Department of Epidemiology, German Institute of Human Nutrition Potsdam-Rehbruecke, Nuthetal, Germany.
PLoS One. 2013 Jul 12;8(7):e68941. doi: 10.1371/journal.pone.0068941. Print 2013.
Obesity has become a leading preventable cause of morbidity and mortality in many parts of the world. It is thought to originate from multiple genetic and environmental determinants. The aim of the current study was to introduce haplotype-based multi-locus stepwise regression (MSR) as a method to investigate combinations of unlinked single nucleotide polymorphisms (SNPs) for obesity phenotypes.
In 2,122 healthy randomly selected men and women of the EPIC-Potsdam cohort, the association between 41 SNPs from 18 obesity-candidate genes and either body mass index (BMI, mean=25.9 kg/m(2), SD=4.1) or waist circumference (WC, mean=85.2 cm, SD=12.6) was assessed. Single SNP analyses were done by using linear regression adjusted for age, sex, and other covariates. Subsequently, MSR was applied to search for the 'best' SNP combinations. Combinations were selected according to specific AICc and p-value criteria. Model uncertainty was accounted for by a permutation test.
The strongest single SNP effects on BMI were found for TBC1D1 rs637797 (β = -0.33, SE=0.13), FTO rs9939609 (β=0.28, SE=0.13), MC4R rs17700144 (β=0.41, SE=0.15), and MC4R rs10871777 (β=0.34, SE=0.14). All these SNPs showed similar effects on waist circumference. The two 'best' six-SNP combinations for BMI (global p-value= 3.45⋅10(-6) and 6.82⋅10(-6)) showed effects ranging from -1.70 (SE=0.34) to 0.74 kg/m(2) (SE=0.21) per allele combination. We selected two six-SNP combinations on waist circumference (global p-value = 7.80⋅10(-6) and 9.76⋅10(-6)) with an allele combination effect of -2.96 cm (SE=0.76) at maximum. Additional adjustment for BMI revealed 15 three-SNP combinations (global p-values ranged from 3.09⋅10(-4) to 1.02⋅10(-2)). However, after carrying out the permutation test all SNP combinations lost significance indicating that the statistical associations might have occurred by chance.

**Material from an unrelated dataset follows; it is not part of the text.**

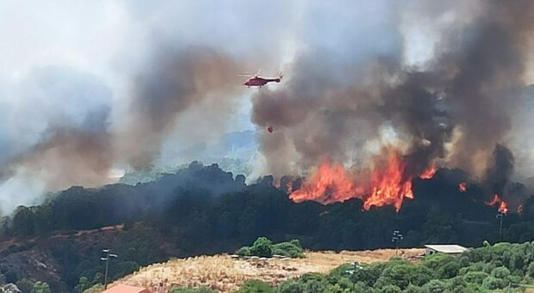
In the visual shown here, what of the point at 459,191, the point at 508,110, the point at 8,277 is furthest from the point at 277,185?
the point at 8,277

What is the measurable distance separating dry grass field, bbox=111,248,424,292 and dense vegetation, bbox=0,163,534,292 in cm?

MSR provides a tool to search for risk-related SNP combinations of common traits or diseases. However, the search process does not always find meaningful SNP combinations in a dataset.
肥胖已成为世界许多地区发病率和死亡率的主要可预防原因。据认为,肥胖源于多种遗传和环境决定因素。本研究的目的是介绍基于单体型的多基因逐步回归(MSR)方法,以研究无连锁单核苷酸多态性(SNP)组合与肥胖表型的关系。

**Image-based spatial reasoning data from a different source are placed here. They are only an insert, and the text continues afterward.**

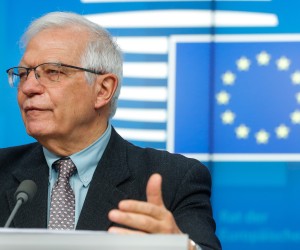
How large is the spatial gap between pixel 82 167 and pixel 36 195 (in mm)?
146

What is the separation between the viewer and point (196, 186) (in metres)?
2.12

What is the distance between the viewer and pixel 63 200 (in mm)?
2062

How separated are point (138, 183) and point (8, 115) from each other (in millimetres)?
1171

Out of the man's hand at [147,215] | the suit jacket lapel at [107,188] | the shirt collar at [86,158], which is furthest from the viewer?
the shirt collar at [86,158]

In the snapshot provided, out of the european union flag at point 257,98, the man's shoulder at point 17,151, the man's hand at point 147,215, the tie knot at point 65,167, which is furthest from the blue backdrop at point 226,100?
the man's hand at point 147,215

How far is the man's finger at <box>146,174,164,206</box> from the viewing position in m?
1.46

在 EPIC-Potsdam 队列中,对 2122 名健康的随机选择的男性和女性,分析了 18 个肥胖候选基因中的 41 个 SNP 与体重指数(BMI,均值=25.9kg/m2,标准差=4.1)或腰围(WC,均值=85.2cm,标准差=12.6)之间的关联。通过线性回归,对年龄、性别和其他协变量进行调整,对单个 SNP 进行分析。然后,应用 MSR 搜索最佳 SNP 组合。根据特定的 AICc 和 p 值标准选择组合。通过置换检验考虑模型不确定性。
在 BMI 方面,TBC1D1 rs637797(β=-0.33,SE=0.13)、FTO rs9939609(β=0.28,SE=0.13)、MC4R rs17700144(β=0.41,SE=0.15)和 MC4R rs10871777(β=-0.34,SE=0.14)对 BMI 的单 SNP 影响最大。这些 SNP 在腰围方面也表现出类似的作用。BMI 的两个“最佳”六 SNP 组合(全局 p 值=3.45×10(-6)和 6.82×10(-6)),每个 SNP 组合的效应范围为-1.70(SE=0.34)至 0.74kg/m2(SE=0.21)。我们选择了两个六 SNP 组合,在腰围方面的全局 p 值分别为 7.80×10(-6)和 9.76×10(-6),最大的 SNP 组合效应为-2.96cm(SE=0.76)。对 BMI 进行额外调整后,发现了 15 个三 SNP 组合(全局 p 值范围为 3.09×10(-4)至 1.02×10(-2))。然而,进行置换检验后,所有 SNP 组合都失去了意义,这表明这些统计关联可能是偶然发生的。
MSR 提供了一种用于搜索常见特征或疾病相关 SNP 组合的工具。然而,在数据集搜索过程中,并不总能找到有意义的 SNP 组合。